Untitled.
[Winter in Sokcho (Koya Kamura, 2024) is streaming on Mubi. Spoiler alert. Watch it!]
Is it a French film if it is shot in the Korean lifeworld? Shot in a small town in South Korea called Sokcho. Sokcho, where a young woman of Korean-French origin, lives in wintry melancholy. French being the description of her runaway father. Father being the hint of a Freudian kerfuffle.
Is there an anthropological gaze on the girl stuck in her education of Korean and French literature? A gaze on her thin hands chopping octopuses endlessly. A gaze on the sun’s first rays falling on a bespectacled French nose. What is French or Korean about this film?

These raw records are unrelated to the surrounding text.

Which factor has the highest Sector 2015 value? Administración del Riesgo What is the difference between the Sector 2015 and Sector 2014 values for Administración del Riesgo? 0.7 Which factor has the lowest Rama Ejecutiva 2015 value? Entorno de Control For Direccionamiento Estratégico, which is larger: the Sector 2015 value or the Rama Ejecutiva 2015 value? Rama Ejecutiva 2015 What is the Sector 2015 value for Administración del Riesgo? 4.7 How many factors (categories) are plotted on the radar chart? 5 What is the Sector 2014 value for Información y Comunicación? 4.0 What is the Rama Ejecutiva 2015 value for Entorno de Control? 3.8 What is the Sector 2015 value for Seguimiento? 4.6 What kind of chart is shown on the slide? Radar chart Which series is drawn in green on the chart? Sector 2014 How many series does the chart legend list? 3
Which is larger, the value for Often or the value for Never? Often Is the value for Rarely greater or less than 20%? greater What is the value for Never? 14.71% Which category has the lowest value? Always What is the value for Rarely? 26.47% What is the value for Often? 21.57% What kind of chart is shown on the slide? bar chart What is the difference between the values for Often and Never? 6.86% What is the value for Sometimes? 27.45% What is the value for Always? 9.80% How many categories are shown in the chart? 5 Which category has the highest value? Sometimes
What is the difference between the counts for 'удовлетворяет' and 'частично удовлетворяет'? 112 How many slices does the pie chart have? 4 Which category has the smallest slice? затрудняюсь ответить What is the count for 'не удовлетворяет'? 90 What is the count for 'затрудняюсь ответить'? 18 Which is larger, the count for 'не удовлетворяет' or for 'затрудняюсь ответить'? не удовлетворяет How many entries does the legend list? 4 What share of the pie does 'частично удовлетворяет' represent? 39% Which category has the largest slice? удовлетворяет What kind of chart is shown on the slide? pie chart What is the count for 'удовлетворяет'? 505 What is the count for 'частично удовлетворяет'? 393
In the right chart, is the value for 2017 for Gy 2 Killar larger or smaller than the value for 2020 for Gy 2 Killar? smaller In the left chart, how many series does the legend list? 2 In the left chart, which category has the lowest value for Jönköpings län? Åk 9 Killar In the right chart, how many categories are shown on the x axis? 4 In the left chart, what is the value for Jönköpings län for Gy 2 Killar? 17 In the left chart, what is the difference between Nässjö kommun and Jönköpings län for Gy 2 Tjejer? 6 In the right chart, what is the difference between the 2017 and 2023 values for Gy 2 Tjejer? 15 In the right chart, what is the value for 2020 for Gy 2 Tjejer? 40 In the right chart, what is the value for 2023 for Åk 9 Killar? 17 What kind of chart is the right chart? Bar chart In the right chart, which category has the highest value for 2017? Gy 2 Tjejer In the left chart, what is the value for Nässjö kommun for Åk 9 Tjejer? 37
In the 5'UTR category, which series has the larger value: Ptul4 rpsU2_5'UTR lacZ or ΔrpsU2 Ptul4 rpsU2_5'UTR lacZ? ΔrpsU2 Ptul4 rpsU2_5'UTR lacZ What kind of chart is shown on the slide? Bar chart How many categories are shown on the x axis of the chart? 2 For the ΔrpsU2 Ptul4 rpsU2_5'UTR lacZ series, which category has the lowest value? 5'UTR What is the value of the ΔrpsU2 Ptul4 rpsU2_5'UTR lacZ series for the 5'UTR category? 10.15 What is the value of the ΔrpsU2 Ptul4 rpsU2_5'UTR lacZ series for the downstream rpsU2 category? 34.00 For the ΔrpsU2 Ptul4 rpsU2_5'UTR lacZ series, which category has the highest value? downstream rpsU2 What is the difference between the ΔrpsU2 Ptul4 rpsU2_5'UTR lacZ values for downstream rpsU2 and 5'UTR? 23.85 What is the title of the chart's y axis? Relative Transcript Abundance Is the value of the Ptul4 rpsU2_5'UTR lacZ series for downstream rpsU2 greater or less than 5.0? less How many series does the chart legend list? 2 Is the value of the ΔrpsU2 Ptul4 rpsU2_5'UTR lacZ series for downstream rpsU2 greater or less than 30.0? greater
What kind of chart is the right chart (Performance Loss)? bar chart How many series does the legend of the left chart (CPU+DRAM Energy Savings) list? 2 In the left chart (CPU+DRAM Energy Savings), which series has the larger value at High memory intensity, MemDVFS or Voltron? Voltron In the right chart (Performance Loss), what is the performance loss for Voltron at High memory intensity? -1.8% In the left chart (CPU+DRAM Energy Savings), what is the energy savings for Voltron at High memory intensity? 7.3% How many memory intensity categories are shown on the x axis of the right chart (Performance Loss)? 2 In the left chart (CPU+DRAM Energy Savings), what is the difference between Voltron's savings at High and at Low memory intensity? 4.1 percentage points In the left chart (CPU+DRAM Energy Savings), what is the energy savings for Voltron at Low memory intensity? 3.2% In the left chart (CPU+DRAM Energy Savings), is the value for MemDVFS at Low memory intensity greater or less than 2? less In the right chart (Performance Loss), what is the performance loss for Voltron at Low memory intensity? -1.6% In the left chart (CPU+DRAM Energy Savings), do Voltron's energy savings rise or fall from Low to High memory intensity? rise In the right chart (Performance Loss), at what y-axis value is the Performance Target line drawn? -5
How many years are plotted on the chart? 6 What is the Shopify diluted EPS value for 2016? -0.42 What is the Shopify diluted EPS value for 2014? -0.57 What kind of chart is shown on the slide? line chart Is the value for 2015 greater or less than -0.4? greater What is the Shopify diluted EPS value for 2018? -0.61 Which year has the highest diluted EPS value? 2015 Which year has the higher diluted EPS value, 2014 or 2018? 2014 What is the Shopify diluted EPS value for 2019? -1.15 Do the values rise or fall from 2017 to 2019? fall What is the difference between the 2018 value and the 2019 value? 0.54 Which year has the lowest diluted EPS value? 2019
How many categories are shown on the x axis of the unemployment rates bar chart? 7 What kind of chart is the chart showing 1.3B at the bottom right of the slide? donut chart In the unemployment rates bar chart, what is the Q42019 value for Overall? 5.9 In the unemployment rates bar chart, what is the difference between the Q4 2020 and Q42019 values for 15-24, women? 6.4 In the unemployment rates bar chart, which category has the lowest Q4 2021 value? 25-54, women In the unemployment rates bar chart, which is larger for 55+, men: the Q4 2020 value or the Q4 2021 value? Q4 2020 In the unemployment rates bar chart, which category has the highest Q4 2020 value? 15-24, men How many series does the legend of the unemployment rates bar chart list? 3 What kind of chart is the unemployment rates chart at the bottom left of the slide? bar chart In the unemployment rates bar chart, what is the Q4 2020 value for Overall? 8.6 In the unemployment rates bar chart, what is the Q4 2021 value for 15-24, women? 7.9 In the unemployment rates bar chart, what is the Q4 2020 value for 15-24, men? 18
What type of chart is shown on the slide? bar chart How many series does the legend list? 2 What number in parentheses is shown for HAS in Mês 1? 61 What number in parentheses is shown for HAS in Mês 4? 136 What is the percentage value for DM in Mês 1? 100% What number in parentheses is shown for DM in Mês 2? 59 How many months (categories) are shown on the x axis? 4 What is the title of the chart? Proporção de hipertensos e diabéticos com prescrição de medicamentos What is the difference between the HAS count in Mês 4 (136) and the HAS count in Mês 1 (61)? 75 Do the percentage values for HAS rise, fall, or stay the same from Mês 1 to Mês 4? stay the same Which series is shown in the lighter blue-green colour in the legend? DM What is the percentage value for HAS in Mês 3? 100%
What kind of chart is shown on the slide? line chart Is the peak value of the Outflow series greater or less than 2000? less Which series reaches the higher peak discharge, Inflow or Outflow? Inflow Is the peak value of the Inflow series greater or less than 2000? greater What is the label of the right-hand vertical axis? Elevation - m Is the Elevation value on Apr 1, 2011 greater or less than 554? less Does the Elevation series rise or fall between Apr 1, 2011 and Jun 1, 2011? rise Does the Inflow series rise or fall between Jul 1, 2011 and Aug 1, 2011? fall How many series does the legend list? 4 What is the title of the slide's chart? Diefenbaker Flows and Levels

This film that survives as an epitaph of abandonment. A French stranger-artist. A lonesome French-speaking octopus-chopping, squid-ink-removing bed-and-breakfast girl. To be abandoned, one must be held and owned in the first place. Those who are never owned cannot be abandoned.
An ink portrait survives.
In another abandonment film The History of Sound (Oliver Hermanus, 2025), two male American musicians are torn apart by denial, and united in love, the other word for death. What survives is a 1917 record of folk songs recorded in the northern edges of Maine. Where winters are harsh, and fish is made of commerce. And Black girls sing as though the end of the world were near. Somewhere, there is a war.
What survives is a heartbroken ethnomusicologist.